L’annonce de la mise en sommeil de Sleater-Kinney en 2006 nous avait laissés abasourdis. Certainement aussi parce qu’on s’y était mis tard avec l’enthousiasme des frais convertis. C’étaient pourtant les oreilles averties de Guillaume de PopinGays qui nous avaient mis sur le coup mais nous avions attendu une prestation impériale des “riot grrrls” sur la scène de Primavera en début de soirée, lorsque le soleil se couche, pour avoir les yeux et les esgourdes dessillées. Chute de canasson en règle sur le dos, les bras ouverts garantis. Ces trois nénettes, aussi charmantes que sympathiques, tuaient tout simplement sur scène avec une classe intégrale, moulinets de guitare, chant sensuel mais pas putassier, batterie qui défonce tout. Et le tout avec une nonchalance de dandies queer. Ah merde, je voulais pourtant éviter toute théorie du genre. Voir Sleater-Kinney jouer l’épique, le foudroyant, le classieux, le touffu « The Woods » (Sub Pop, 2005) était une expérience de rêve et j’en garde encore des frissons sur ma petite peau de vieille pêche.
Alors on s’est consolé comme on a pu : on se disait qu’à défaut de revoir sur scène la brune, Carrie Brownstein, Pete Townshend sexy d’aujourd’hui, on se taperait tout “Portlandia”. On a même vu le pire concert de Malkmus parce que Janet Weiss s’occupait des fûts. C’est dire.
Et puis l’inattendu s’est produit : le retour inespéré avec « No Cities to Love », toujours chez Sub Pop car c’est évidemment dans les vieux pots qu’on fait les meilleures soupes. Cette soupe-là ne sent pas le réchauffé et c’est la grande nouvelle. Evidemment, on ne trouvera pas des titres époustouflants comme le dyptique « Let’s Call It love » / « Night Light » qui concluait élégamment « The Woods » (13 minutes 42 secondes, faites le voyage), mais c’est du bon, du très bon Sleater-Kinney. On y retrouve toute la sauvagerie de l’indie punk rock millésimé 90’s, des mélodies pop chewing-gum imparables, un duo de voix d’anthologie (l’enjôleuse Corin contre, tout contre, la mutine Connie), des guitares charbonneuses, un poil bluesy, épineuses juste ce qu’il faut, épaulées par une frappe de précision.
Comme toujours on apprécie la large palette de couleurs de la styliste Connie, jamais démonstrative mais toujours sur la brèche, avec le riff qui tape bien sûr mais toujours avec une petite pédale qui va bien, un petit truc en plus (voir les coups de griffes qui laissent des traces sanglantes et purulentes sur le puissant « Price Tag ») . On aime surtout l’accord qui règne entre nos deux guitaristes, Corin jouant plutôt sur les cordes graves et les guitares plus lourdes, qui savent si bien se passer de basse. C’est d’ailleurs là un des secrets de Sleater-Kinney et la marque des grand(e)s : deux guitares et une batterie. Basta.

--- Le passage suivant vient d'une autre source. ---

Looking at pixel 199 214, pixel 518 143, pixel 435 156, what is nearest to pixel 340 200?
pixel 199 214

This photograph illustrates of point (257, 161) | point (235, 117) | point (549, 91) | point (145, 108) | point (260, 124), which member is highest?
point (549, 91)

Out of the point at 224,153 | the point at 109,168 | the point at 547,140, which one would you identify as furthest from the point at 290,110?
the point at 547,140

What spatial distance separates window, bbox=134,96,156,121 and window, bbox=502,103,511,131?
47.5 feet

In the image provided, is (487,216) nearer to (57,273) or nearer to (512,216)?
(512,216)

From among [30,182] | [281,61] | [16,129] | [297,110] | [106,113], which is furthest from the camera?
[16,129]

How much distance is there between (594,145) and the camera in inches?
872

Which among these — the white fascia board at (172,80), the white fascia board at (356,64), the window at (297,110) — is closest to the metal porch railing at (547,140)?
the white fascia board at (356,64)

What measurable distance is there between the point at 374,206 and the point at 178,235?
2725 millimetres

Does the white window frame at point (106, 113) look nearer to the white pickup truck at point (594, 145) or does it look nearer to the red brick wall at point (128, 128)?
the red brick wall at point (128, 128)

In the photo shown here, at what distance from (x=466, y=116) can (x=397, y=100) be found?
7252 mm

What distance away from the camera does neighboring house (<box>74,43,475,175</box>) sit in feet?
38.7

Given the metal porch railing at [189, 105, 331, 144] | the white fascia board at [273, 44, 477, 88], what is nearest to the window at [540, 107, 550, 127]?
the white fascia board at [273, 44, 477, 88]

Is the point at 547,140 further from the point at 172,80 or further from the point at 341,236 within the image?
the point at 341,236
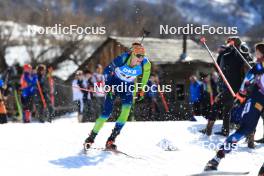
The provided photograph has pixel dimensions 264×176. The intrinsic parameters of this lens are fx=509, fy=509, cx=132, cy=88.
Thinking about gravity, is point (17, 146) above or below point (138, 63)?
below

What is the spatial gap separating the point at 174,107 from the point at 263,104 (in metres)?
17.3

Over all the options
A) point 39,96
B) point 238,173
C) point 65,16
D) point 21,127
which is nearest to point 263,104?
point 238,173

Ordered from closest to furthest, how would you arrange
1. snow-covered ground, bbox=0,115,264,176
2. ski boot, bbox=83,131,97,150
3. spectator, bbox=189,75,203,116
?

Le hiatus de dix ans (putain, dix ans !) a fait du bien à nos deux commères qui semblent se retrouver comme au premier jour pour proposer leur rock’n’roll couillu, mais bien épilé, un poil prolo (ces bons gros riffs) mais toujours cultivé et finement présenté à l’image de ces paroles efficaces mais bien plus profondes qu’elles n’en n’ont l’air : bref un concentré de musique populaire à son meilleur. Et puis comment résister au plaisir d’entendre feuler nos divines chattes sur « Fangless », se brouiller les guitares sans s’emmêler les pinceaux sur « Surface Envy » ?
On a eu un peu peur en les voyant un poil vieillies et décaties au “Letterman Show” mais force est de constater qu’elle savent encore bien lever le pied et, surtout, relire leur titres en live. Encore une fois, la marque des (très) très grandes et de celles qui ne perdent pas leur humour pour autant (voir la vidéo promo hilarante et pleine de guests stars de luxe du titre éponyme « No Cities to Love »). Elle savent aussi fort bien ouvrir (« Price Tag » déjà cité) et conclure leurs albums avec le bien nommé « Fade », tout noir et rouge, qui arrive à nous tirer deux, trois larmes de crocodiles, tout en retournant une pelletée de terre (de plus) sur la tombe de PJ.
Bref, rien de révolutionnaire mais les Sleater-Kinney, reines absolues des riot grrrls, sont de retour, méchantes et cajoleuses, pas là pour cachetonner mais certainement pour leur plus grand plaisir et donc le nôtre. Laissons les conclure, en citant « Bury Our Friends » : « We’re wild and weary but we won’t give in ». Ainsi soit-il.